Des greffes de tissus cérébraux biohybrides
Le projet HERMES(s’ouvre dans une nouvelle fenêtre), coordonné par l’Institut italien de technologie(s’ouvre dans une nouvelle fenêtre) (IIT), s’est proposé de développer un système permettant de contrôler les greffes de cellules souches à l’aide de dispositifs d’ingénierie, ce qui offrirait davantage de stabilité et de certitude. Si cela s’avère réalisable, cela pourrait ouvrir la voie à des greffes de tissus cérébraux viables. «Mon idée était de développer une greffe de tissu cérébral véritablement biohybride qui combine un composant biologique avec un dispositif neuromorphique et un composant d’intelligence artificielle pour guider le processus», explique Gabriella Panuccio, coordinatrice du projet. «La composante IA entraîne le dispositif jusqu’à ce qu’il apprenne à “gérer” le greffon biologique dans le cerveau.

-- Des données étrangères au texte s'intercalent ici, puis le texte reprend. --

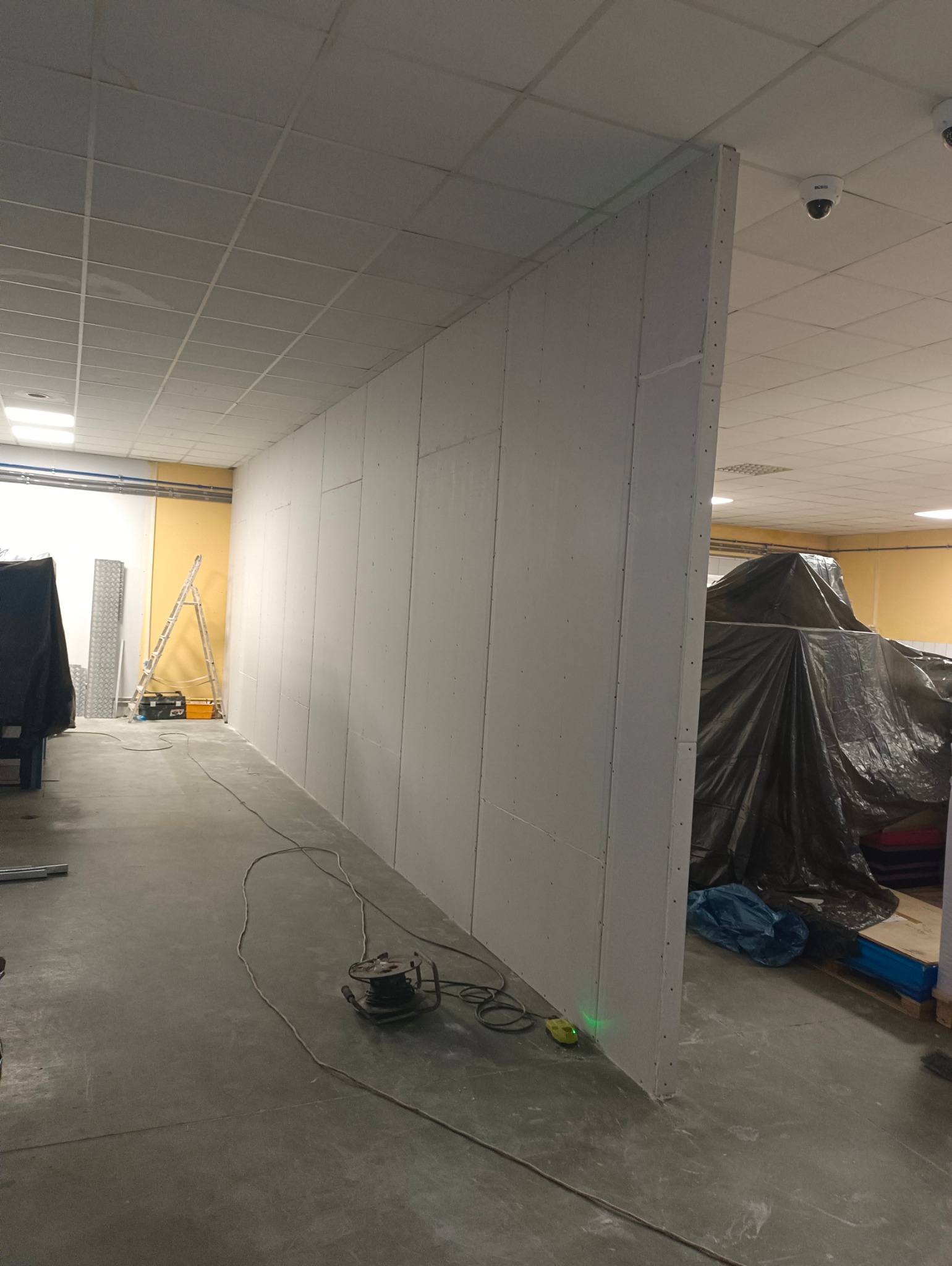 Montaż ścian działowych z płyt karton-gips w biurze. Widoczny laser krzyżowy, przewody i narzędzia. Część pomieszczenia zakryta folią malarską.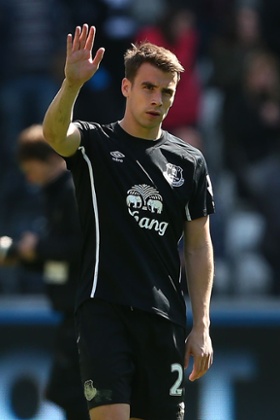Seamus Coleman holds his hand up to the away fans at full time.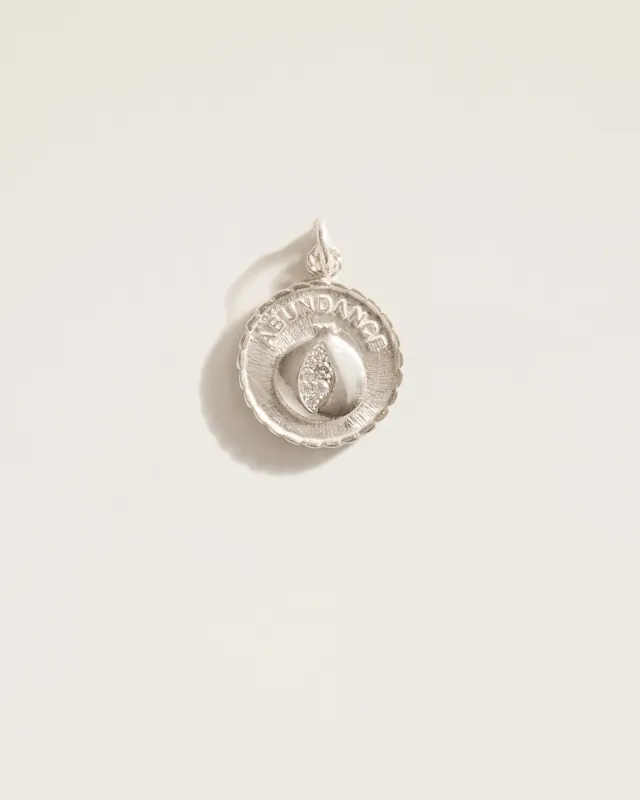 The Abundance Prayer Pendant in Sterling Silver sold by High Light Rituals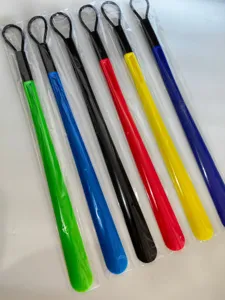 Detail shot of colorful long plastic shoe horns with hanging loops, individual packaging.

L’IA et le dispositif neuromorphique seraient ensuite “débranchés”, une fois le cerveau guéri.»
Hôtes modèles, greffes modèles et systèmes d’IA
La démonstration de ce concept s’est toutefois avérée extrêmement complexe. En ce qui concerne l’aspect in vivo, une technique spécifique de neurochirurgie peu invasive a dû être développée pour permettre l’injection de cellules souches et de biomatériaux sous forme de fluide au bon endroit. «Il s’agissait d’une culture de cellules souches destinées à devenir des neurones hippocampiques», explique Gabriella Panuccio. Des expériences pilotes sur des modèles animaux ont aidé l’équipe à définir des stratégies de neuromodulation (c’est-à-dire des moyens de modifier l’activité du système nerveux par stimulation électrique). Parallèlement, la technologie in vitro a permis à Gabriella Panuccio de démontrer comment son approche biohybride pourrait fonctionner dans la pratique, avec l’hôte modèle, le greffon modèle, le dispositif neuromorphique et le système d’IA travaillant en harmonie. L’IA était un système multi-agents, dont les différents composants servaient des objectifs différents, mais communiquaient tous entre eux. «L’une des étapes clés a été la mise en place et le fonctionnement de l’ensemble de l’architecture biohybride», explique-t-elle. «Cela n’a pas été facile, car la technologie commerciale n’était pas facilement accessible pour soutenir cette recherche à un stade précoce.»
Des constructions biohybrides externes
Des démonstrations in vitro ont révélé comment les différents composants du système biohybride communiquent et travaillent ensemble, le composant IA réglant les paramètres du dispositif neuromorphique en temps réel pendant l’interaction entre le greffon et l’hôte, médiée par la stimulation électrique. «La recherche sur la régénération du cerveau n’en est qu’à ses balbutiements», ajoute Gabriella Panuccio. «La greffe et la différenciation des cellules souches posent encore des difficultés, et un certain nombre de questions demeurent en suspens. Par exemple, deux types de greffons modèles ont été développés dans le cadre de ce projet, l’un s’est avéré épileptogène (générant des crises), l’autre non épileptogène. Pourquoi en est-il ainsi? Et le greffon non épileptogène deviendra-t-il épileptogène une fois greffé dans un cerveau épileptique?» Gabriella Panuccio pense qu’une construction biohybride externe pourrait être utilisée en tant qu’étape intermédiaire, afin de mieux comprendre comment la communication entre le cerveau et toute greffe biohybride potentielle pourrait fonctionner. Elle a également lancé Neurotronika(s’ouvre dans une nouvelle fenêtre), une jeune entreprise de technologie médicale spécialisée dans l’application de la neuromodulation symbiotique au traitement de l’épilepsie.